Hills, cliffs, and slopes that contain fuller's earth can be unstable, since this material can be thixotropic when saturated by heavy rainfall.
Fulling is an important step in the production of woolen garments, and can be traced back to ancient times. Cuneiform texts from Mesopotamia mention a raw material, im-bab-bár (Akkadian: 𒅎𒌓, gaṣṣu: 'gypsum, plaster'), literally "white earth", which was delivered to fullers for the finishing of cloth. There are several Biblical references to fulling (2 Kings 18:17; Isaiah 7:3 and 36:2; Malachi 3:2; Mark 9:3), but the materials used to whiten the fabric are not specified. Pliny the Elder mentions several types of fuller's earth (creta fullonia in Latin) from a variety of locations, each with different properties and therefore different uses.
The use of fuller's earth across the Indian subcontinent dates back to at least 1879. While its household use and transportation by local carts in the Sindh region predates the 1800s, export by rail was first recorded in 1929 in British India.
In addition to its original use in the fulling of raw fibers, fuller's earth is now utilized in a number of industries. Most important applications make use of the minerals' natural absorbent properties in products sold as absorbents or filters.
- Treatment for poisoning. Even given the risk of salmonella, the clay content of soil could save the life of a person exposed to paraquat, for example, as paraquat is intended to break down in soil.
- Decontamination: Fuller's earth is used by military and civil emergency service personnel to decontaminate the clothing and equipment of servicemen and CBRN (chemical, biological, radiological, nuclear) responders who have been contaminated with chemical agents.
- Cleaning agent: In the Indian subcontinent, it has been used to clean marble. As a good absorbent, it removes dust, dirt, impurities and stains from the surface and replenishes the shine of the marble. It has been used numerous times to clean the Taj Mahal, India.
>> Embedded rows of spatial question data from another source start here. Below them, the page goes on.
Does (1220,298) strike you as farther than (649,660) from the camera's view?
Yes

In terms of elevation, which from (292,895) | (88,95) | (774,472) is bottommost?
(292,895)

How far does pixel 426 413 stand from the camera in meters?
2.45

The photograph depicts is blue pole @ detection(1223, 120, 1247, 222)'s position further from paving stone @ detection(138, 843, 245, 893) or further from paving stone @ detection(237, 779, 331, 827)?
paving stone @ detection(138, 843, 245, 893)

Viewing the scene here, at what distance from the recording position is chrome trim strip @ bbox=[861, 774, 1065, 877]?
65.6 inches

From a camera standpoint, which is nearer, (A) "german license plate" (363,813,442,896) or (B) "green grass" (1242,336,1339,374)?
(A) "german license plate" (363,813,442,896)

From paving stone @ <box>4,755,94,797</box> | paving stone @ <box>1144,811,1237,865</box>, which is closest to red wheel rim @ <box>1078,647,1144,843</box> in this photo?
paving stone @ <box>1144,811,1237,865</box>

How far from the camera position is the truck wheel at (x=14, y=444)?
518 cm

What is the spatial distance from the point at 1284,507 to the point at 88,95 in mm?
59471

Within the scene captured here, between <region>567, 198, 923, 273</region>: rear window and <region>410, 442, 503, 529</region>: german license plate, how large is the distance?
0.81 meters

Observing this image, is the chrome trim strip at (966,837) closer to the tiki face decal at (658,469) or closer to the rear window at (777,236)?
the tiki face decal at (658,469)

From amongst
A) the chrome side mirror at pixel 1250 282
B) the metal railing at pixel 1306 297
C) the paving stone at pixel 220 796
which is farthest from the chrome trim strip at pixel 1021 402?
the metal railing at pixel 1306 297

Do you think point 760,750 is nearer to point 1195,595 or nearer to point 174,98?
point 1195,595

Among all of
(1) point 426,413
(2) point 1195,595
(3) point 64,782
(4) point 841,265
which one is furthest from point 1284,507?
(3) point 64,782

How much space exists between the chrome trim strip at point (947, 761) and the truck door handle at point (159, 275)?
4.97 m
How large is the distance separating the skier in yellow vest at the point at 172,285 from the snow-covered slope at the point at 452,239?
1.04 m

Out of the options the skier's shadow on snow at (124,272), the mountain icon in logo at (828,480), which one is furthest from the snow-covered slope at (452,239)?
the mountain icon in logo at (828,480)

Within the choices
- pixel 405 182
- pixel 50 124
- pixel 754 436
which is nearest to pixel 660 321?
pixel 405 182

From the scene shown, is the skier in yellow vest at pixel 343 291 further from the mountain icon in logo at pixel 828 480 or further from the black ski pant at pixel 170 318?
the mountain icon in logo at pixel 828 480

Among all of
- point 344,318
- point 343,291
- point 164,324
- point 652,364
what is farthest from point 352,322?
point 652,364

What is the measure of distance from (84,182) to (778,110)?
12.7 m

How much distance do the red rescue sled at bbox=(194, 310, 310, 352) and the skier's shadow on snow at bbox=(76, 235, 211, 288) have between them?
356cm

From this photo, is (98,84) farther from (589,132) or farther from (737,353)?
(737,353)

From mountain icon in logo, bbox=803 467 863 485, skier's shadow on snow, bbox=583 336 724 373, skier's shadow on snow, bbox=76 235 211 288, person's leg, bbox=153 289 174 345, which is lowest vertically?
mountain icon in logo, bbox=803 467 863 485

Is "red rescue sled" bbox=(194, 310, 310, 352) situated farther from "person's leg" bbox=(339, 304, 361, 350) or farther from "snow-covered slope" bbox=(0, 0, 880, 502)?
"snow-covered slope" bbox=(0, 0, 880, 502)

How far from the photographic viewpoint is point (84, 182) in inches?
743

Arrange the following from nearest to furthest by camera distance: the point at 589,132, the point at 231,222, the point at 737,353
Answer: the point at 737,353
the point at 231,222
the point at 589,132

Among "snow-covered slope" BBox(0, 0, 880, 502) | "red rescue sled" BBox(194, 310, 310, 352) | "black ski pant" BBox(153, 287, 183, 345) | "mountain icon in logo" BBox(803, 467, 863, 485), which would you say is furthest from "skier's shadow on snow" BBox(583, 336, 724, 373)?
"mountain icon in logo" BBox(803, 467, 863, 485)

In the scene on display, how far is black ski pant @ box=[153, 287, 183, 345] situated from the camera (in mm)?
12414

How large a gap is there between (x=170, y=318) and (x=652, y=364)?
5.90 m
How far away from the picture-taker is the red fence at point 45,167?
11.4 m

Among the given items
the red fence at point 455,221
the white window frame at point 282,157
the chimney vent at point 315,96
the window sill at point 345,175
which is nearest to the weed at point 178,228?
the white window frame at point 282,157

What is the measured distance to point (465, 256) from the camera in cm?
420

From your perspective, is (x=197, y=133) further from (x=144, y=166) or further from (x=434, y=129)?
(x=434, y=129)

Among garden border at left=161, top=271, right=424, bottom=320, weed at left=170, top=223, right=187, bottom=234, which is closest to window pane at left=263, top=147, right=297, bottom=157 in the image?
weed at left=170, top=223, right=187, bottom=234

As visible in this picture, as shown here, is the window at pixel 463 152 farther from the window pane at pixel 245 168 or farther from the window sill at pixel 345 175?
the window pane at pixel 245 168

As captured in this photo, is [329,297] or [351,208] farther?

- Litter box: Since the late 1940s, fuller's earth has been used in commercial cat litter.
- Cosmetology and dermatology: The same properties that make fuller's earth effective at removing oils, dirt, and impurities from wool are also effective on human hair and skin.
- Film industry: Fuller's earth has been used extensively for many years in motion pictures for a variety of applications. In the area of special effects, it is used in pyrotechnics explosions and dust clouds, because it spreads farther and higher than most natural soils, resulting in a blast that looks larger, and is safer than naturally occurring soil should the blast spray hit actors. It was used in the tornado sequence in The Wizard of Oz as the artificial twister ploughed its way toward the farmhouse. Fuller's earth is also widely used by the make-up, props, wardrobe, and set dresser departments, because it is considered a "clean" dirt, safer to use around people, and it cleans up easily. However, health concerns in this regard have been debated. Fuller's earth is available in small quantities by make-up suppliers for use in making the face and body appear dirty. It is used by props technicians to make furniture look dusty. Wardrobe dressers use a small, loose-mesh cloth bag filled with fuller's earth to apply it to clothing to make it appear dusty. Set dressers use fuller's earth to change paved streets into dirt roads, to create dust trailing from a moving vehicle over a dirt road, or to indicate a vehicle trail over untravelled ground.